Former dialysis patient feeling bittersweet after surgery

Published 11:47 am Saturday, February 8, 2014

Deanna Hunt, Al Young and their mother Diane Shearin on the morning of the surgery, just before they took Young away to surgery. -- Submitted

Deanna Hunt, Al Young and their mother Diane Shearin on the morning of the surgery, just before they took Young away to surgery. — Submitted

NEWSOMS—Deanna Hunt has a new friend for life – Dale.

Dale is a kidney.

She – yes, Hunt calls it a she – “is spunky.”

More precisely, it’s the new one that belongs to Hunt through the generosity and love of Al Young, her donor and brother.

“I named my kidney Dale after my late grandmother, Evelyn Dale Majette Everett,” she said.

Deanna and Dale met on the morning of Jan. 28, which is when the transplant surgery took place at the Medical College of Virginia in Richmond.

“We got there early in the morning, around 5:30. I was down on one end and Al was down at another end of the hospital,” she said.

After Hunt was given a medical cocktail to relax her, she fell asleep and didn’t fully awaken until Wednesday.

“I don’t remember any of it,” she said about what followed. “My brother remembers going into the operating room.

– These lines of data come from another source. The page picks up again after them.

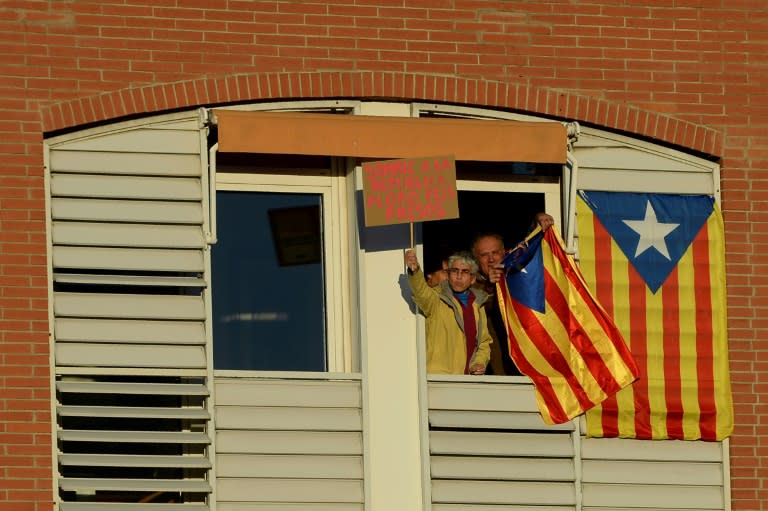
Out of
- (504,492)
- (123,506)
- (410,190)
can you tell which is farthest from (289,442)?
(410,190)

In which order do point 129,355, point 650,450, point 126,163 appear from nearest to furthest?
point 129,355
point 126,163
point 650,450

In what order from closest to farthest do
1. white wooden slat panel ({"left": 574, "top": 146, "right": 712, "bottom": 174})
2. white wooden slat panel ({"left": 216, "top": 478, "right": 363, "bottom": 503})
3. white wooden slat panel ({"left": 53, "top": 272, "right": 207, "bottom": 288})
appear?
white wooden slat panel ({"left": 216, "top": 478, "right": 363, "bottom": 503}) < white wooden slat panel ({"left": 53, "top": 272, "right": 207, "bottom": 288}) < white wooden slat panel ({"left": 574, "top": 146, "right": 712, "bottom": 174})

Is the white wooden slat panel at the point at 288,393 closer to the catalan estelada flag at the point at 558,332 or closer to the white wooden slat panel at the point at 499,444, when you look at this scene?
the white wooden slat panel at the point at 499,444

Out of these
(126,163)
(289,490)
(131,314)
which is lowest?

I went in at 8 a.m., my mom said, and I was out by 2 p.m.”

What Hunt does remember about waking was the pain.

“Whew! Yes, I remember that pain. There was a lot,” she said. “I felt like somebody kicked me. It was constant – I was on fire. It was some terrible pain.”

Relief came quickly.

“They introduced me to a morphine drip,” said Hunt, her voice sounding noticeably more relaxed with that memory. “It was smooth.”

Her brother, who also benefited from the narcotic, asked her, “Girl, did you like that?”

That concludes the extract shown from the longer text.